French banks have provided around two billion euros to food companies promoting deforestation despite a law that prohibits them from financing environmental damage, according to the analysis of a specialized NGO.

Three years after France's adoption of historic legislation, obliging companies to identify and prevent any violation of human rights or environmental degradation in their supply chain, large donors continue finance projects promoting deforestation in the Brazilian part of the Amazon, the Congo Basin and Papua New Guinea, according to the survey by the NGO Global Witness.

20,000 hectares of forest cleared in Gabon

This NGO specializing in the fight against the looting of natural resources believes that BNP Paribas, Natixis and Crédit Agricole "all have policies and commitments in agricultural raw materials that risk promoting deforestation".

Last year, Natixis contributed 45 million euros to a revolving credit line allocated to the agri-food group Olam International. However, a 2016 report by the environmental pressure group Mighty Earth accused this group of having caused the deforestation of 20,000 hectares in Gabon to create a large palm oil factory there.

Crédit Agricole also involved

According to Global Witness, Crédit Agricole appears as the main funder in Halcyon Agri's 2018 annual report. Greenpeace said in 2018 that this company had taken control two years earlier of a rubber factory in Cameroon, which has long been responsible for deforestation and cleared an additional 2,300 hectares of forest between 2016 and 2018.

In 2017, Crédit Agricole was the pilot bank for a debt issue of 300 million dollars (274 million euros) carried out on behalf of the Chinese group Sinochem, majority shareholder of Halcyon Agri according to the Thomson Eikon database . In July of the same year, the bank again provided $ 10 million in guarantees for Sinochem operations, according to Global Witness.

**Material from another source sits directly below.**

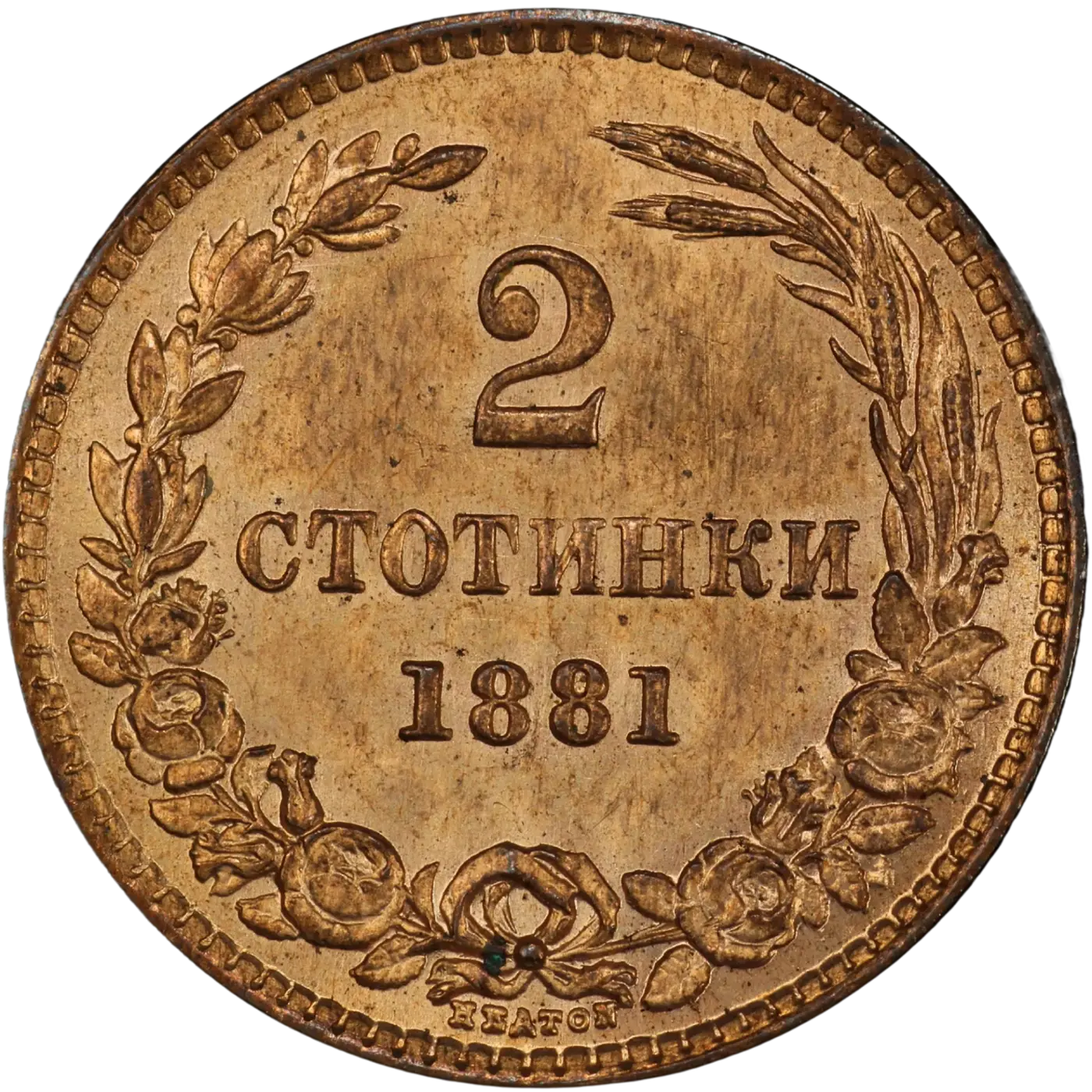 2 стотинки 1881 година — снимка 1 от 2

Marfrig and deforested beef

Finally, although it committed in 2015 to investments respecting the principle of “zero deforestation”, BNP Paribas participated in 2019 in a $ 500 million issue of transition bonds on behalf of Marfrig, the Brazilian giant of beef, says Global Witness.

However, according to Daniel Brindis at Greenpeace, Marfrig, whose sources of supply are varied, "cannot systematically ensure that the farms that sell to its direct suppliers are not linked to deforestation".

Certified customers?

BNP Paribas, for its part, assured Global Witness that this debt issue was specifically aimed at reducing the problems of deforestation and land rights in the livestock supply chain of Marfrig, in particular through satellite monitoring of the density vegetation in the areas where the Brazilian giant operates.

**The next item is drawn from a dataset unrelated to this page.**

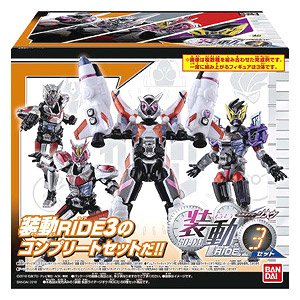 So-Do Kamen Rider Zi-O [Ride 3] Set (Shokugan)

BNP Paribas was the principal guarantor of a billion dollar bond issue carried out in May 2019 on behalf of a subsidiary of Marfrig, NBM US Holdings, according to Thomson Eikon. The bank also managed bonds estimated at $ 1 million for Sinochem International.

The bank told Global Witness that all of its customers in the Amazon "are certified or engaged in a certification process" to ensure that their practices are responsible.